Concludes biometric data is not a special category of personal data when Onfido’s processing activity does not require individuals to be uniquely identified
At Onfido, privacy is paramount to everything we do. When creating AI and biometric technologies, we must ensure that they operate fairly for all individuals and ensure that privacy is respected and upheld.
This is why we decided to work with the UK’s Information Commissioner's Office (ICO), which upholds information rights, entering into its Regulatory Sandbox with the aim of ensuring that our research to reduce and mitigate algorithmic bias, was carried out in a manner which respected the rights and freedoms of individuals when processing their personal data.
The ICO has published its Regulatory Sandbox Final Report: Onfido.

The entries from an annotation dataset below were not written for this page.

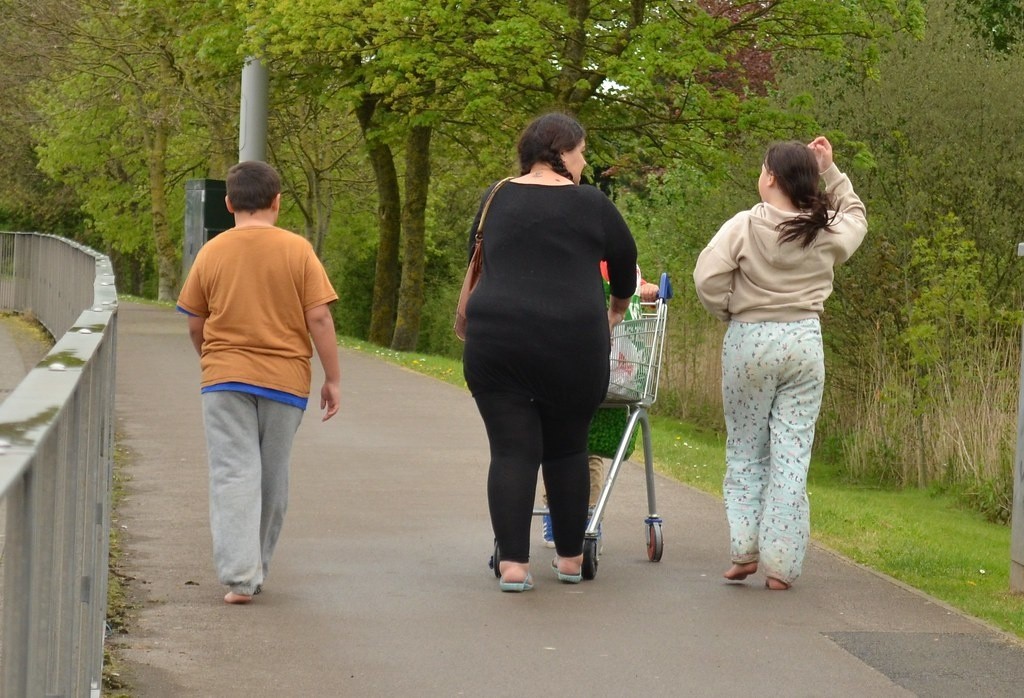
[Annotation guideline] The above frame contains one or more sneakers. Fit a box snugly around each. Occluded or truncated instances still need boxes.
[542,513,556,548]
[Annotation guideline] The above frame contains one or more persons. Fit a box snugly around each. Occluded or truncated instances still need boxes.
[461,114,638,592]
[693,135,872,591]
[175,160,343,604]
[540,257,660,556]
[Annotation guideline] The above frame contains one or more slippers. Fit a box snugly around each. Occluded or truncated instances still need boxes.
[550,558,582,584]
[500,571,533,592]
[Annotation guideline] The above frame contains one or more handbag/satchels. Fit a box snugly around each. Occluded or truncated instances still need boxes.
[453,175,514,341]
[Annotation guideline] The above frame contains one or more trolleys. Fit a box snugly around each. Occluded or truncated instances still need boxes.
[485,270,677,577]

The report summarises the ICO’s conclusions on key data protection issues to ensure that our facial recognition technology is fair and inclusive for all data subjects.
Crucially for Onfido, the ICO has concluded that while we are a Controller of the personal data we process to develop our technology, biometric data is not a special category of personal data when the processing activity undertaken does not require individuals to be uniquely identified, and therefore the use of biometric data in the context of training Onfido’s AI is not subject to heightened restrictions under GDPR.
AI-based systems are historically biased in their ability to distinguish faces of ethnic diversity. We entered the Regulatory Sandbox to explore how we could lawfully measure ethnic or racial bias, in order to train our systems to reduce and mitigate any such bias. As personal data revealing a person’s ethnic or racial origin may only be processed where additional safeguards apply, we sought guidance specifically on this point. Here, the ICO has concluded that where data that reveals a person’s racial or ethnic origin is used for research, the most appropriate condition for processing special category data under GDPR is likely ‘substantial public interest’. Onfido identified the substantial public interest in our research initiative as being the prevention of discrimination. UK law permits processing of personal data relating to protected characteristics for the purposes of identifying or monitoring the existence or absence of equality as between different groups of people.
Throughout our work with the ICO, we were able to demonstrate the steps we take to ensure fairness and transparency to individuals whose data is used for research related processing and received invaluable advice to further enhance our practices.
Working closely with the ICO, our research team will continue to drive for the development of standards to ensure the risk to individuals are minimised in the way that AI and machine learning is developed and then subsequently used by organisations. Participation in the Regulatory Sandbox provided an invaluable opportunity for our research team to understand practically how compliance with data protection and privacy laws can ensure that machine learning does not negatively impact any individual and how it can enhance the explainability of its models.